Marc Benoît – Coordonnateur du Regroupement des organismes d’éducation populaire autonome de la Mauricie (ROÉPAM) – Collaboration spéciale – Dossier relance ou Renouveau ?
Depuis quelques années déjà, le militantisme associé à la lutte aux changements climatiques vit une transformation progressive. D’une question relevant principalement de l’écologisme, les changements climatiques se mesurent désormais en fonction de leurs effets sur les sociétés humaines dans leur ensemble. La tendance à ne plus analyser les déséquilibres du climat sous le seul angle environnemental se fait de plus en plus lourde. Dès maintenant, nombreuses sont les voix qui s’élèvent afin de favoriser l’intégration du concept de la justice sociale à celui de la lutte contre les changements climatiques. Bien entendu, la société québécoise n’y fait pas exception.
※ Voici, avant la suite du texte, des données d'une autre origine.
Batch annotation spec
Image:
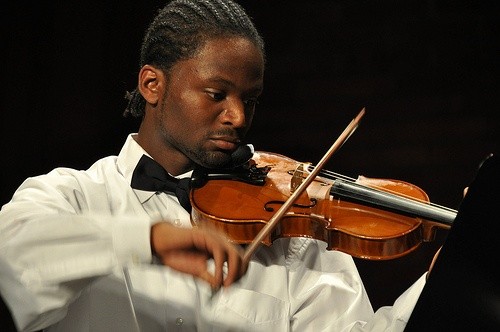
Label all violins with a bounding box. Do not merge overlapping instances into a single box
[187,148,459,262]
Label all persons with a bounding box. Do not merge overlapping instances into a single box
[0,2,471,332]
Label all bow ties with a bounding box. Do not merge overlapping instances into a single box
[500,289,500,292]
[129,155,195,213]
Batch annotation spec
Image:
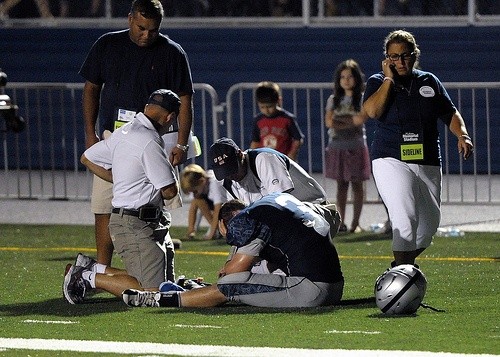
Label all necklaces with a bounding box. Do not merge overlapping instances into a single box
[400,73,416,96]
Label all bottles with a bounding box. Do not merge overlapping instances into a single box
[434,228,465,237]
[365,223,385,233]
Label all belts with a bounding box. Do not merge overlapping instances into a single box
[112,208,140,217]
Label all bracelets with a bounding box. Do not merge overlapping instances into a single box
[458,135,471,140]
[384,77,395,85]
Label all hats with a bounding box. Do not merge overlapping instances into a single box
[147,88,181,116]
[208,137,240,181]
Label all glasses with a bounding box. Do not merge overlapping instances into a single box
[387,52,415,60]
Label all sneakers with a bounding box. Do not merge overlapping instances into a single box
[75,252,97,271]
[178,277,204,289]
[159,282,189,293]
[62,264,88,305]
[121,288,162,308]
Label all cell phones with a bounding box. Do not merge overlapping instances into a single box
[138,207,160,220]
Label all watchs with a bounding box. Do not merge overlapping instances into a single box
[176,143,190,153]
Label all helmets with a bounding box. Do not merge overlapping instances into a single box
[374,263,428,315]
Par justice sociale, nous entendons un combat mené sur plusieurs fronts à la fois : l’antiracisme, la lutte à la pauvreté et à la l’exclusion, l’égalité des femmes et la défense des droits LGBTQIA+, le respect des principes démocratiques, l’accès à des services publics de qualité, etc. Ainsi, la lutte aux changements climatiques ne peut se faire sans l’implication des communautés autochtones du Québec et selon les principes d’un dialogue égalitaire de nation à nation. Un tel dialogue est devenu nécessaire afin de soutenir adéquatement les communautés autochtones qui sont plus vulnérables de par leur éloignement des centres urbains et la vétusté des infrastructures à leur disposition. L’époque du colonialisme étant largement révolue, le temps est désormais à l’écoute, à l’échange et à un travail mutuellement bénéfique. La lutte aux changements climatiques peut représenter une occasion particulièrement favorable à ce type de concertation.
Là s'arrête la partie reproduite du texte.